Is this Regular Expression for UTF-8 Correct?? [MFC]

Prev: Where to handle CSliderCtl messages in
Next: Blocking mouse clicks

From: Peter Olcott on 18 May 2010 15:01

On 5/18/2010 2:58 AM, Mihai N. wrote:
>
>> Ultimately all UTF-8 validators must be regular expressions implemented
>> as finite state machines.
>
>> I can't imagine a better way.
> That, right here, is your problem. This is where you are wrong.
>
>
My method can completely validate any UTF-8 sequence of bytes and decode
it into its corresponding code point values in fewer machine clock
cycles than any possible alternative.** I am not wrong and will post the
code within about a week.

** Not counting hand tweaking the corresponding assembly language
equivalent of my method. Also not counting slight improvements to the
basic method that may be suggested.

What I am claiming is that my basic method is the fastest possible
method, I am not claiming that the code perfectly implements this method.

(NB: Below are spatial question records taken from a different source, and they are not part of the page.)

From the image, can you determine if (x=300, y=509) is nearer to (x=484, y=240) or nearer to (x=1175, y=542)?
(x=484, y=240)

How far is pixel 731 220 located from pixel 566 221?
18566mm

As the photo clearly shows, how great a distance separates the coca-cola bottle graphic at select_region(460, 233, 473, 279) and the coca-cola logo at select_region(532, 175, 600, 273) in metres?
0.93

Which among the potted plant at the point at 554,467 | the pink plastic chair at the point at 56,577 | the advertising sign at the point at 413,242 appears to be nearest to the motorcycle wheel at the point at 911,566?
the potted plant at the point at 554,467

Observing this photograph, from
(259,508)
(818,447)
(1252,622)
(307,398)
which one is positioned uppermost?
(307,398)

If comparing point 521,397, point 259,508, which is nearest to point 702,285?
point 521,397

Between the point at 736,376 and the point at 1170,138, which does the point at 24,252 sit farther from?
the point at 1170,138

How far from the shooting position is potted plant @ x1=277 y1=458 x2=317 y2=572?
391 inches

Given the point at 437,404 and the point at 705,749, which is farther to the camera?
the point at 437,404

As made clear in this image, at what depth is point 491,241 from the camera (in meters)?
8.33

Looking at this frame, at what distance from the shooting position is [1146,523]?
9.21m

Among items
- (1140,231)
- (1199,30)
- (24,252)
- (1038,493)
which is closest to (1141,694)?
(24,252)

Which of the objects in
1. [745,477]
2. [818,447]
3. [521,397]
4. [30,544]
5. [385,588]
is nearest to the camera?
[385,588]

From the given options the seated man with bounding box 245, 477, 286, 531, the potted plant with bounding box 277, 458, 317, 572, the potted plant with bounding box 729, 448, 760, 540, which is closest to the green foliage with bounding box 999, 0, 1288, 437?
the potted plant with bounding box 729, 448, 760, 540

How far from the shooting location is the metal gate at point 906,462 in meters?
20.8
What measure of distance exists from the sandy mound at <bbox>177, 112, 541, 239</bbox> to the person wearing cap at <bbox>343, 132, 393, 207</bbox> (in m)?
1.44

From: Peter Olcott on 18 May 2010 15:30

On 5/18/2010 11:07 AM, Joseph M. Newcomer wrote:
> See below...
> On Tue, 18 May 2010 00:58:16 -0700, "Mihai N."<nmihai_year_2000(a)yahoo.com> wrote:
>
>>
>>> Ultimately all UTF-8 validators must be regular expressions implemented
>>> as finite state machines.
>>
>>> I can't imagine a better way.
>> That, right here, is your problem. This is where you are wrong.
> ****
> Not if you live in the deep center of a Reality Distortion Field.
>
> Nigel Horspool provde, many years ago (close to 20) that table-drive DFAs and parsers were
> far too slow compared to custom C code, but what he did was generate the C code from the
> lex and yacc tables. His comment was "this code embodies some of the worst coding
> practices you can imagine, but because it is generated automatically, no one ever has to
> actually look at it or try to maintain it. So we can use a goto into the middle of
> another case of a switch and not hesitate"
>
> He could parse a million lines a minute of C code and pretty much every other language.
> The critique was "but you have lousy error recovery on the parse" and his response was
> "but at a million lines a minute, I can parse any reasonable-sized program completely on
> every keystroke, and you won't even notice the delay, because the parse is finished before
> your finger comes up from the key". So he only needed to flag the first error and not
> have to restart the parse at a "clean" point, the nightmare of all parsing technologies.
>
> He is a professor at the University of Victoria, British Columbia.

My UTF-8 DFA is hand tweaked. Lex may not produce the fastest possible
DFA, but a DFA is still the fastest possible approach. I doubt that you
can find any lexical analyzer that is not DFA based that can beat the
fastest DFA based lexical analyzer.

If you can, and it will not take me very long to confirm your findings I
would be interested in a valid counter example if you can provide one.

> joe
> Joseph M. Newcomer [MVP]
> email: newcomer(a)flounder.com
> Web: http://www.flounder.com
> MVP Tips: http://www.flounder.com/mvp_tips.htm

From: Joseph M. Newcomer on 18 May 2010 18:26

It is important to distinguish between the *concept* of DFA and the implementation of "a
table-driven DFA" and the special case of "a table-drive DFA generated by the lex tool"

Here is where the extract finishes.